# What needs to be done
Repeat the records below exactly, from the first line through the line containing "Размеры бетономешалок", and leave out any pictures.

++++++++++

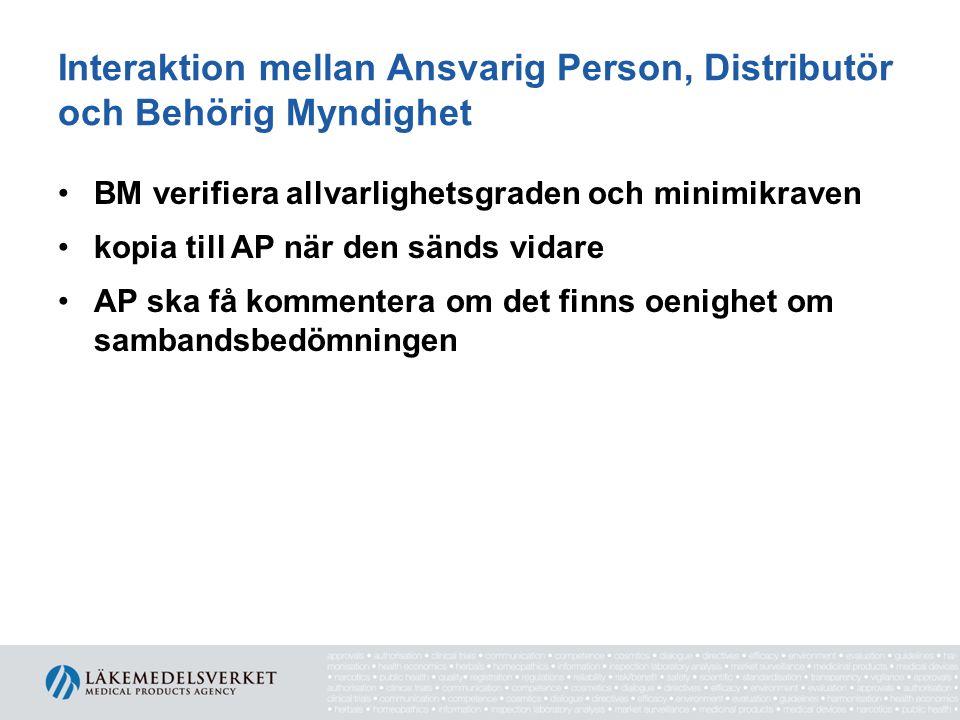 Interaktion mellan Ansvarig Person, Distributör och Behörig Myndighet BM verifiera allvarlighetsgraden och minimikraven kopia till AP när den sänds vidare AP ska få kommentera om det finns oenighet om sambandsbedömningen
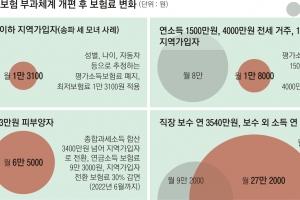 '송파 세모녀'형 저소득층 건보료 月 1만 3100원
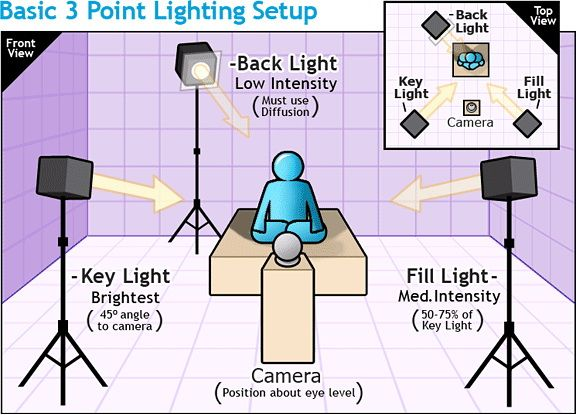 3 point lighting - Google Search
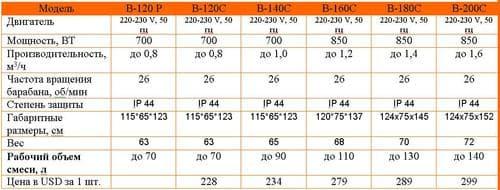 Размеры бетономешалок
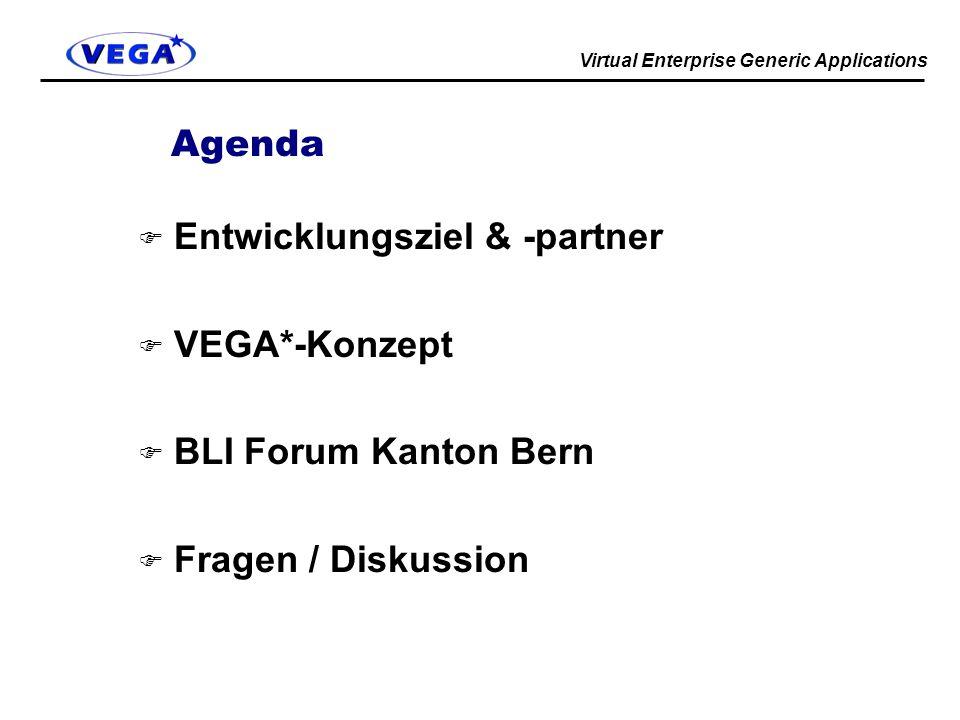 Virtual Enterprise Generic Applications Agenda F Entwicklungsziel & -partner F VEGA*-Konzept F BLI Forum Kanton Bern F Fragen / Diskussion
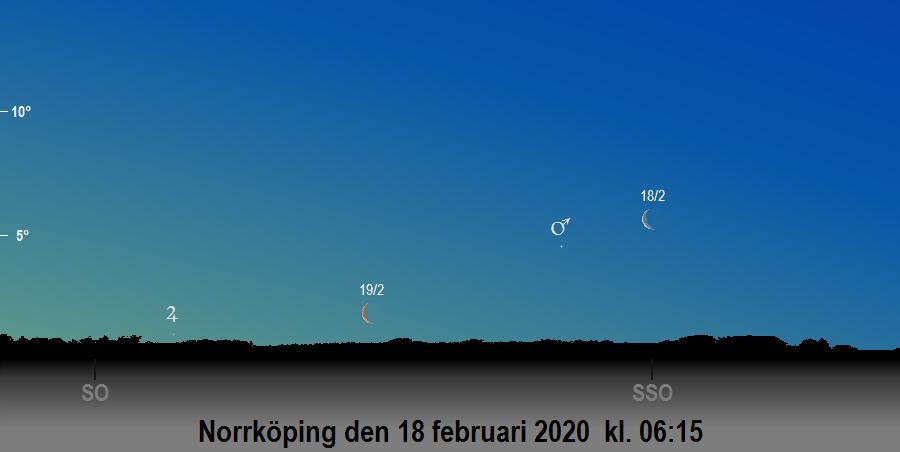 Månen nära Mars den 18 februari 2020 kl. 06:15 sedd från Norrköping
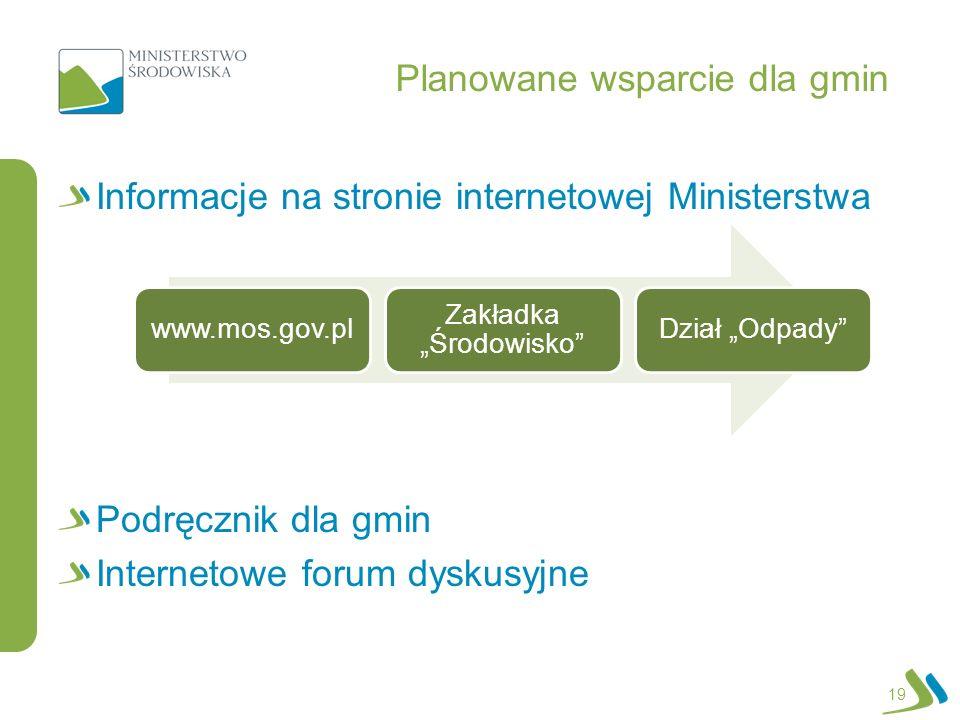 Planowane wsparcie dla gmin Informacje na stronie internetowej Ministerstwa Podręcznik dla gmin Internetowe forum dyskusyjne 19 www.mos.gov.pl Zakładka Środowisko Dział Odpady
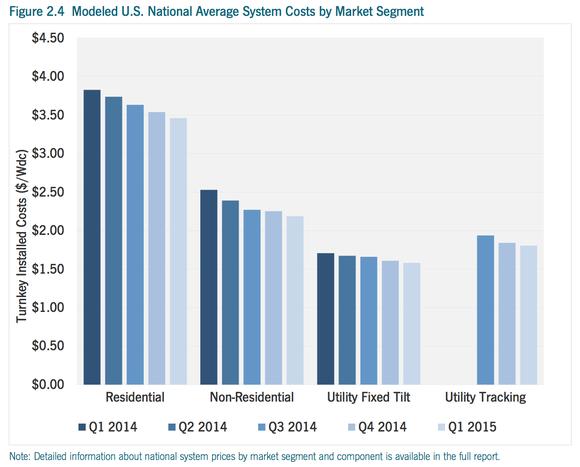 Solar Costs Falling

++++++++++

# Written solution
 Interaktion mellan Ansvarig Person, Distributör och Behörig Myndighet BM verifiera allvarlighetsgraden och minimikraven kopia till AP när den sänds vidare AP ska få kommentera om det finns oenighet om sambandsbedömningen
 '송파 세모녀'형 저소득층 건보료 月 1만 3100원
 3 point lighting - Google Search
 Размеры бетономешалок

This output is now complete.